Entre os ETFs que têm grandes concentrações dessas ações incluem o Invesco QQQ Trust (QQQ), o Vanguard S&P 500 Growth ETF (VOOG), o iShares Russell 1000 ETF (IWB), o Schwab US Large-Cap Growth ETF (SCHG), e o Vanguard Mega Cap Growth ETF (MGK), de acordo com um relatório detalhado no The Wall Street Journal.
Para muitos investidores de ETF, o resultado é que “você está assumindo um risco adicional, mas não necessariamente vai lhe trazer retornos mais elevados”, disse Alex Bryan, diretor de pesquisa de estratégias passivas da empresa de análise e classificação de fundos Morningstar Inc. o jornal.

Significância para investidores


O problema é que os índices rastreados por muitos ETFs, como os listados acima, são ponderados por capitalização.
Conforme o valor de uma ação aumenta, também aumenta sua capitalização de mercado. As ações com alta mais rápida, portanto, se tornarão componentes maiores dos índices aos quais pertencem. Os patrocinadores de ETFs atrelados a esses índices terão que reequilibrar suas carteiras, dando cada vez mais peso a essas ações quentes e com maiores valores de mercado.
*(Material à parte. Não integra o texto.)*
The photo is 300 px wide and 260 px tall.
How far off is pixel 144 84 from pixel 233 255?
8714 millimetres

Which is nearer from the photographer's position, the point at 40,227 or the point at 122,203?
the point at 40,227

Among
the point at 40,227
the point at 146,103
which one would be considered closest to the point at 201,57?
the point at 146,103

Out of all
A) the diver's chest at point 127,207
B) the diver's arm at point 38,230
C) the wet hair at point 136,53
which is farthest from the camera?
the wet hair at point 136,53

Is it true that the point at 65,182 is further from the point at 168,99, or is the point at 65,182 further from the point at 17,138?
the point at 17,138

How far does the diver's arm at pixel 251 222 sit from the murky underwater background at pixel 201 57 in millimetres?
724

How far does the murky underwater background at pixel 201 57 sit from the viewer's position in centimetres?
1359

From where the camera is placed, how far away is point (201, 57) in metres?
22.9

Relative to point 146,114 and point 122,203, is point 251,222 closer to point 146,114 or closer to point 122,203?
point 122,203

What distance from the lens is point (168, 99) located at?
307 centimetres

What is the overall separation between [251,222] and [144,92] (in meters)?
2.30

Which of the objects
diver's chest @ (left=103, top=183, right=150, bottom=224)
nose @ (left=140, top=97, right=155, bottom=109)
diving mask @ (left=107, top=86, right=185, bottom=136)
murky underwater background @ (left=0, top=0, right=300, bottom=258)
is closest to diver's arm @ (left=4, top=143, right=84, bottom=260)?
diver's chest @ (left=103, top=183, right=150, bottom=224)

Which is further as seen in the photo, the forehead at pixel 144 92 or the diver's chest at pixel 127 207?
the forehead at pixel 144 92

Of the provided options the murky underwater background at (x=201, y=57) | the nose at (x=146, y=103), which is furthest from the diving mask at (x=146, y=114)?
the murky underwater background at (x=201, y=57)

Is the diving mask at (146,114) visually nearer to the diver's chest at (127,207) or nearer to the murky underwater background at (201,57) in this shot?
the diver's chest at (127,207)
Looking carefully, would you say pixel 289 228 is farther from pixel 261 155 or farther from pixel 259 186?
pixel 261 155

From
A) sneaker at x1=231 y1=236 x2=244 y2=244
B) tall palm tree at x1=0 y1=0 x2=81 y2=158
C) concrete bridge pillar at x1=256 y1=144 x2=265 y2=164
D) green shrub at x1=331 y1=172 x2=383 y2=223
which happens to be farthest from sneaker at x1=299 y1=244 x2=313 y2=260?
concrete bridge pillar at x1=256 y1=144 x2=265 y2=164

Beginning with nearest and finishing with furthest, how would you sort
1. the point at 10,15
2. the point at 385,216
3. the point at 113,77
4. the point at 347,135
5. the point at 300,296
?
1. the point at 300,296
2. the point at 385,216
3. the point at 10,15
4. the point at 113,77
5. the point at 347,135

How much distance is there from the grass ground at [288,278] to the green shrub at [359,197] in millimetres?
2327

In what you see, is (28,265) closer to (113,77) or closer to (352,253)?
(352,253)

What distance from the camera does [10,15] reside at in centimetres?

Para o SPDR S&P 500 ETF Trust (SPY) de base ampla, que rastreia todo o Índice S&P 500 (SPX), as cinco ações da FAAMG representaram, em conjunto, 15,95% de seu valor em 9 de setembro de 2019, por ETF.com.
Para os demais ETFs supostamente diversificados listados acima, os valores foram, pela mesma fonte: QQQ, 44,57%, VOOG, 22,70%, IWB, 14,42%, SCHG, 26,07%, e MGK, 36,23%.
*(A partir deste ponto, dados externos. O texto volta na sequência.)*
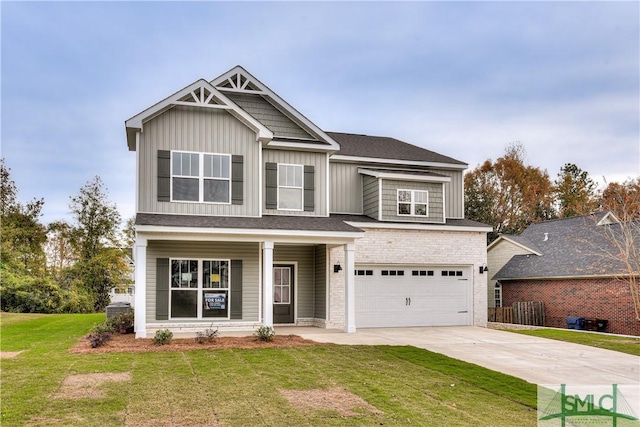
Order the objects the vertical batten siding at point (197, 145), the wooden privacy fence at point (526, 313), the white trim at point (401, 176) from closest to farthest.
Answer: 1. the vertical batten siding at point (197, 145)
2. the white trim at point (401, 176)
3. the wooden privacy fence at point (526, 313)

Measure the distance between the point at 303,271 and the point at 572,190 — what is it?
34349mm

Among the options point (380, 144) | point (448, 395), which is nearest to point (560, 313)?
point (380, 144)

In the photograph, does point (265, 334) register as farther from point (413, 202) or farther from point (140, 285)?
point (413, 202)

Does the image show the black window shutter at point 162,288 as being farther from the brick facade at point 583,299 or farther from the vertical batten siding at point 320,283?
the brick facade at point 583,299

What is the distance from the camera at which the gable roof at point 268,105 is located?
67.2 feet

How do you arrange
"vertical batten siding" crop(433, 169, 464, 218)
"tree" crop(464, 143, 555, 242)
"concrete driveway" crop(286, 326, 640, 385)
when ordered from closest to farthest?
"concrete driveway" crop(286, 326, 640, 385)
"vertical batten siding" crop(433, 169, 464, 218)
"tree" crop(464, 143, 555, 242)

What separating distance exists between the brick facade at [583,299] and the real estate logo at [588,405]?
1178 cm

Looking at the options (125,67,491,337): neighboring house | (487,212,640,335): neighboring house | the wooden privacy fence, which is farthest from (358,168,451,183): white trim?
the wooden privacy fence

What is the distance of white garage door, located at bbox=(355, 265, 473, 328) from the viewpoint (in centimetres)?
2164

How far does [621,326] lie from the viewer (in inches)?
880

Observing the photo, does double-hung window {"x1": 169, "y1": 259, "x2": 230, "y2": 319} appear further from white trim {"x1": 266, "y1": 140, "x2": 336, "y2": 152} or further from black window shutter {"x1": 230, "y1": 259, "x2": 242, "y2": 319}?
white trim {"x1": 266, "y1": 140, "x2": 336, "y2": 152}

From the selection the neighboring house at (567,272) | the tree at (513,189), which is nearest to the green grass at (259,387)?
the neighboring house at (567,272)

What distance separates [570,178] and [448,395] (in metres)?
42.9

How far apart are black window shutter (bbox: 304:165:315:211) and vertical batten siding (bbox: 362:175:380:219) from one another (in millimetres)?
2901
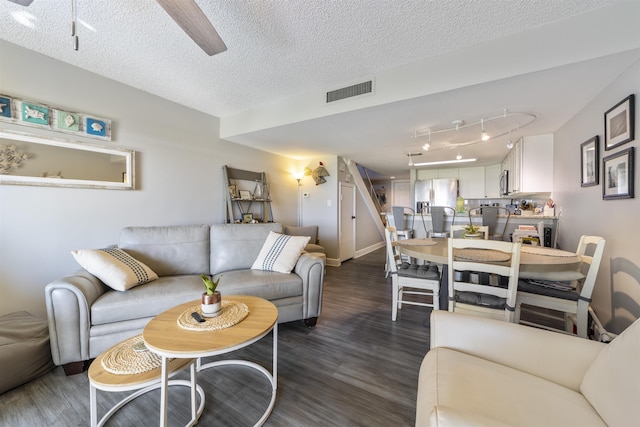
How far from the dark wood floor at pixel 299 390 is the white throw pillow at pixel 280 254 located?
607 mm

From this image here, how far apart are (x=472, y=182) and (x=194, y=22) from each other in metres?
6.70

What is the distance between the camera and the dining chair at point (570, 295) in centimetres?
157

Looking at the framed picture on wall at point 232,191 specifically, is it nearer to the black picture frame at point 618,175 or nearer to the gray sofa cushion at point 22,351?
the gray sofa cushion at point 22,351

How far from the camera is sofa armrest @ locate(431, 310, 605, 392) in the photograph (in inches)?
37.9

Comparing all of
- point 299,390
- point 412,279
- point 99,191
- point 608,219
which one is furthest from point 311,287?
point 608,219

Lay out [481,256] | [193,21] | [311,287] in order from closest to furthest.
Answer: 1. [193,21]
2. [481,256]
3. [311,287]

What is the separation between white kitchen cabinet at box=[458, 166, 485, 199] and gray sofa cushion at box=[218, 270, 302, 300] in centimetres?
572

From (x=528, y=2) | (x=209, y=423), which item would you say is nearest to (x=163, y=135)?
(x=209, y=423)

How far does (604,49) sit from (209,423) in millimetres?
3397

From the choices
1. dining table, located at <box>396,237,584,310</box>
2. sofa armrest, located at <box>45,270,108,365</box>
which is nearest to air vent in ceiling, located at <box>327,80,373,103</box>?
dining table, located at <box>396,237,584,310</box>

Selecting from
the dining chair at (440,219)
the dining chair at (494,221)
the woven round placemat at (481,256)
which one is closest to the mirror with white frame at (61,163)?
the woven round placemat at (481,256)

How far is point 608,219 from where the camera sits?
2027mm

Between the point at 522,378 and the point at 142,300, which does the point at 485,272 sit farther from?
the point at 142,300

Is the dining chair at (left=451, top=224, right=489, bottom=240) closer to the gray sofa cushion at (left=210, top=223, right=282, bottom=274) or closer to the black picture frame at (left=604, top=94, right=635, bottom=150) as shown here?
the black picture frame at (left=604, top=94, right=635, bottom=150)
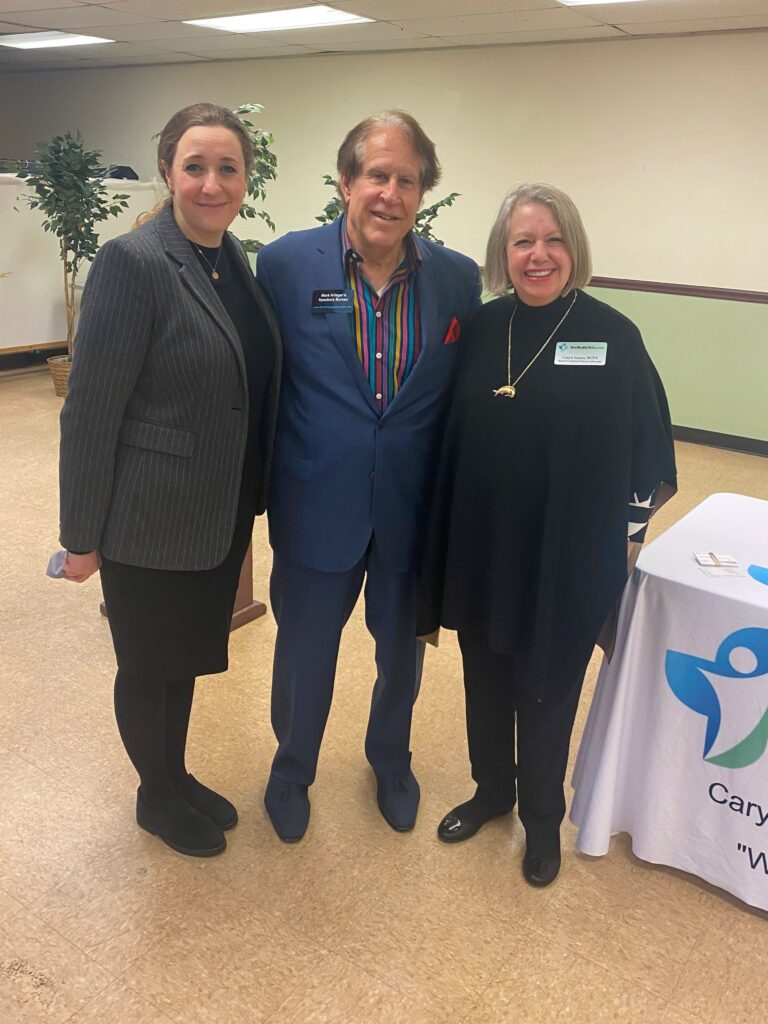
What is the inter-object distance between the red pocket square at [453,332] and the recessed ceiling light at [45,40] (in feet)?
18.7

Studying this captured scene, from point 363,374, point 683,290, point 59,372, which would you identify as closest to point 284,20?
point 59,372

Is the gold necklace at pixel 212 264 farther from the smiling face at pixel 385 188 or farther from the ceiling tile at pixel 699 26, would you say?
the ceiling tile at pixel 699 26

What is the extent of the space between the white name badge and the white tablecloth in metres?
0.48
A Securities and Exchange Commission (SEC) está preocupada com esse desenvolvimento.
Por lei federal, um fundo que se comercializa como “diversificado” não pode ter mais de 5% de seu portfólio em ações de uma determinada ação, de acordo com Zacks.com. Os ETFs QQQ, VOOG, SCHG e MGK falham neste teste, pois têm alocações de portfólio de 5% ou mais, às vezes muito mais, em cada uma das várias ações da FAAMG. A SEC recentemente aconselhou os ETFs indexados e fundos mútuos que devem alertar os investidores se alguma posição em sua carteira exceder o limite de 5%.

Olhando para a Frente


Entre os riscos dos ETFs cujas carteiras se concentraram em algumas ações de alta capitalização, está o de que uma queda no valor de uma ou mais dessas participações pode infligir sérios danos ao desempenho geral.
Uma alternativa para investidores avessos ao risco é considerar o número crescente de ETFs beta inteligentes que buscam construir alguma proteção contra perdas, sugere um artigo no ETF.com.
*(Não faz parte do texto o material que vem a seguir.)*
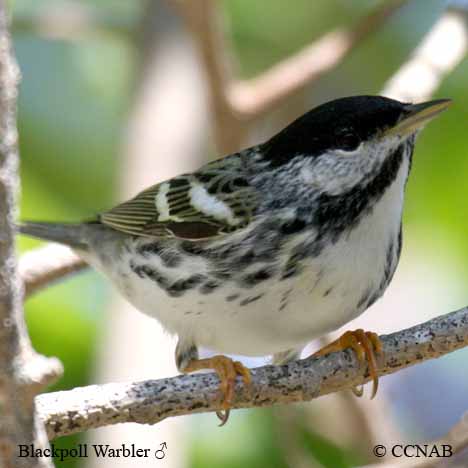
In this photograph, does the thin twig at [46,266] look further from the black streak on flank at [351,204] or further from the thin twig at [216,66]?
the black streak on flank at [351,204]

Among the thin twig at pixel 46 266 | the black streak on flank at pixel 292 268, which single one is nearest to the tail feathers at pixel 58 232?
the thin twig at pixel 46 266

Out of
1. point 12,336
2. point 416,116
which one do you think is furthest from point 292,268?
point 12,336

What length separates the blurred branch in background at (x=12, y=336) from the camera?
1.88 m

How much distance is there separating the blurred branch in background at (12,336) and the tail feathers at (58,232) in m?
2.22

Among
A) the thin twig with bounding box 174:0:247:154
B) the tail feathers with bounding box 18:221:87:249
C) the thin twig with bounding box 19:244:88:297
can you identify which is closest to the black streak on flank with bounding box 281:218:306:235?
the thin twig with bounding box 19:244:88:297

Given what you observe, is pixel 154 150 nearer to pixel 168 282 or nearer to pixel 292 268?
pixel 168 282

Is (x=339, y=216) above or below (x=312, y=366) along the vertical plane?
above

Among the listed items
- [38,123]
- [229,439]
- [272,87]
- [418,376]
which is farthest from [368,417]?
[38,123]

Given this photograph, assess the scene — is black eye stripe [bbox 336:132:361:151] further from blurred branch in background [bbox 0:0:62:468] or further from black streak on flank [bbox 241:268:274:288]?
blurred branch in background [bbox 0:0:62:468]

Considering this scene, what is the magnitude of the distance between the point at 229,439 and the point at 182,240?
→ 1.10 meters

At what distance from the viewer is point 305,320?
133 inches

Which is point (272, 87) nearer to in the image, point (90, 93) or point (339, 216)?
point (339, 216)

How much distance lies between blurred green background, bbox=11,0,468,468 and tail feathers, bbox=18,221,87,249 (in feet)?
1.15

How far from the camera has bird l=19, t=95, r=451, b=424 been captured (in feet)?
10.8
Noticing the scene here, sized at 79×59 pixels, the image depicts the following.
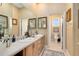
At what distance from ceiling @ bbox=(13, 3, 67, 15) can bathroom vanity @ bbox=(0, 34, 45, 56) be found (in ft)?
1.41

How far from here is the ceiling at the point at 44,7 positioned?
202cm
O Vesper US Large Cap Curto Prazo Reversal Strategy ETF (UTRN) compra ações de baixa volatilidade derrotadas que são menos prováveis ​​de sofrer durante a próxima onda de volatilidade.
O Innovator S&P 500 Buffer ETF – Julho (BJUL) foi projetado para limitar a exposição de baixa do investidor caso o S&P 500 caia, em troca de limitar o potencial de alta se ele subir. O Downside Hedged Portfolio (PHDG) Invesco S&P 500 usa VIX Index futuros para limitar a exposição downside ao S&P 500, dado que o valor dos VIX futuros tende a subir quando o S&P 500 cai significativamente.